■ **Problems to solve**
A: In the article about Iran, start at the words "Eight social media", end after "unnamed Facebook pages.", and echo that stretch of text word for word.
B: Translate this sentence from the article about Iran into French: "The eight people – whose identities have not been revealed – were administrators of unnamed Facebook pages."

***** Extracted text

Those who believed that an era of political and social liberalization was about to dawn in Iran will not like reading this article:

Eight social media activists in Iran have been sentenced to a total of 127 years in prison, after they criticised the country’s government on Facebook.

The eight people – whose identities have not been revealed – were administrators of unnamed Facebook pages.

An Iranian court found them guilty of using the pages to spread anti-government propaganda, attemp to undermine national security, and insult Iran’s leaders. It is unclear whether they were acting together.

It is understood that those convicted will appeal the ruling, having each been handed sentences between 11 and 21 years, Iran’s IRNA news agency reported according to Sky News. The terms were passed in April after the eight appeared in court several times.

The rest of us will be appalled, but entirely unsurprised.

Inequality in Iran

This is what happens when a government is not only massively totalitarian, but also corrupt beyond belief:

The nouveaux riches in Tehran drive Porsches, Ferraris and Maseratis and live in multimillion-dollar luxury apartments replete with walk-in closets, Bosch appliances and computerized shower systems.

I was stunned when I caught a glimpse of what Iran’s megarich can afford — on, of all things, a program made by Press TV, an English-language news organization sponsored and monitored by the Iranian state. It was not just the wealth that struck me, but how freely Iran’s “one percenters” flaunted the symbols of Western decadence without fear of government retribution.

Thirty-five years after a revolution that promised an egalitarian utopia and vowed to root out “gharbzadegi” — the modern Westernized lifestyles of Iran’s cosmopolitans — how have some people become so rich?

**********
***** Provided records

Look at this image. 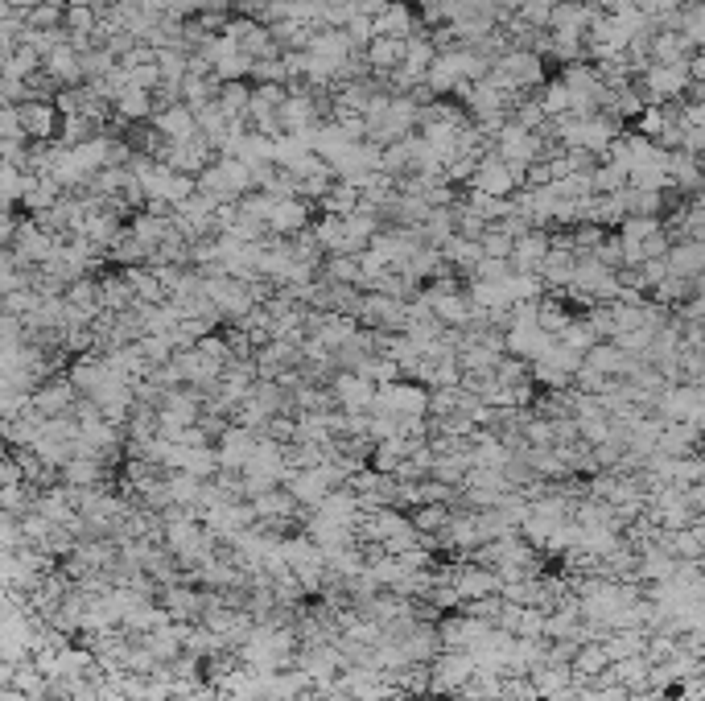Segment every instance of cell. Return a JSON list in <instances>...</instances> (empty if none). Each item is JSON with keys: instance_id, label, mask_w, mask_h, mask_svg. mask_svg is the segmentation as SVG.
Masks as SVG:
<instances>
[{"instance_id": "obj_4", "label": "cell", "mask_w": 705, "mask_h": 701, "mask_svg": "<svg viewBox=\"0 0 705 701\" xmlns=\"http://www.w3.org/2000/svg\"><path fill=\"white\" fill-rule=\"evenodd\" d=\"M17 120H21V137H33V141H42L54 132V104H42V99H25V104L17 108Z\"/></svg>"}, {"instance_id": "obj_1", "label": "cell", "mask_w": 705, "mask_h": 701, "mask_svg": "<svg viewBox=\"0 0 705 701\" xmlns=\"http://www.w3.org/2000/svg\"><path fill=\"white\" fill-rule=\"evenodd\" d=\"M516 186H520V178H516L495 153H491V157H479L475 174H470V190H483V194H491V198H508Z\"/></svg>"}, {"instance_id": "obj_8", "label": "cell", "mask_w": 705, "mask_h": 701, "mask_svg": "<svg viewBox=\"0 0 705 701\" xmlns=\"http://www.w3.org/2000/svg\"><path fill=\"white\" fill-rule=\"evenodd\" d=\"M668 269L673 273H697V264H701V248L697 244H681V248H673L668 252Z\"/></svg>"}, {"instance_id": "obj_7", "label": "cell", "mask_w": 705, "mask_h": 701, "mask_svg": "<svg viewBox=\"0 0 705 701\" xmlns=\"http://www.w3.org/2000/svg\"><path fill=\"white\" fill-rule=\"evenodd\" d=\"M536 104H541L545 116H561V112H569V87H565V83H549V87H541V91H536Z\"/></svg>"}, {"instance_id": "obj_2", "label": "cell", "mask_w": 705, "mask_h": 701, "mask_svg": "<svg viewBox=\"0 0 705 701\" xmlns=\"http://www.w3.org/2000/svg\"><path fill=\"white\" fill-rule=\"evenodd\" d=\"M153 128H157V137L161 141H174V145H182V141H190V137H198V124H194V112L182 104H170V108H161V112H153Z\"/></svg>"}, {"instance_id": "obj_5", "label": "cell", "mask_w": 705, "mask_h": 701, "mask_svg": "<svg viewBox=\"0 0 705 701\" xmlns=\"http://www.w3.org/2000/svg\"><path fill=\"white\" fill-rule=\"evenodd\" d=\"M363 58H367L372 71L388 75V71H396V66L405 62V42H400V38H372L367 50H363Z\"/></svg>"}, {"instance_id": "obj_6", "label": "cell", "mask_w": 705, "mask_h": 701, "mask_svg": "<svg viewBox=\"0 0 705 701\" xmlns=\"http://www.w3.org/2000/svg\"><path fill=\"white\" fill-rule=\"evenodd\" d=\"M116 112L124 116V120H145V116H153V99H149V91H137V87H124L116 99Z\"/></svg>"}, {"instance_id": "obj_9", "label": "cell", "mask_w": 705, "mask_h": 701, "mask_svg": "<svg viewBox=\"0 0 705 701\" xmlns=\"http://www.w3.org/2000/svg\"><path fill=\"white\" fill-rule=\"evenodd\" d=\"M417 5H421V9H438V5H442V0H417Z\"/></svg>"}, {"instance_id": "obj_3", "label": "cell", "mask_w": 705, "mask_h": 701, "mask_svg": "<svg viewBox=\"0 0 705 701\" xmlns=\"http://www.w3.org/2000/svg\"><path fill=\"white\" fill-rule=\"evenodd\" d=\"M372 33L376 38H413L417 33V17H413V9L409 5H400V0H388V9L380 13V17H372Z\"/></svg>"}]
</instances>
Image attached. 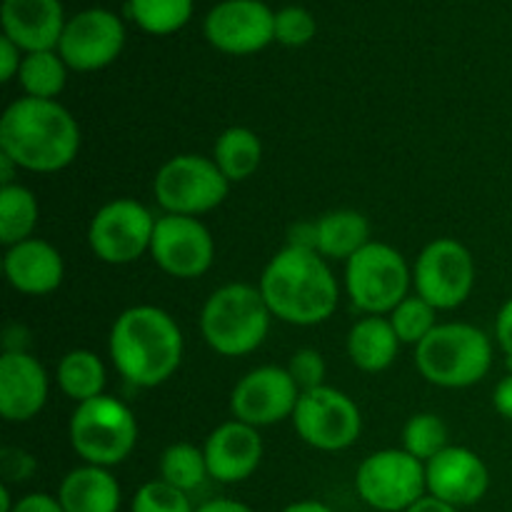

**********

■ **Responses to the exercise**
A:
Eight social media activists in Iran have been sentenced to a total of 127 years in prison, after they criticised the country’s government on Facebook.

The eight people – whose identities have not been revealed – were administrators of unnamed Facebook pages.

B: Les huit personnes – dont l'identité n'a pas été révélée – étaient les administrateurs de pages Facebook non nommées.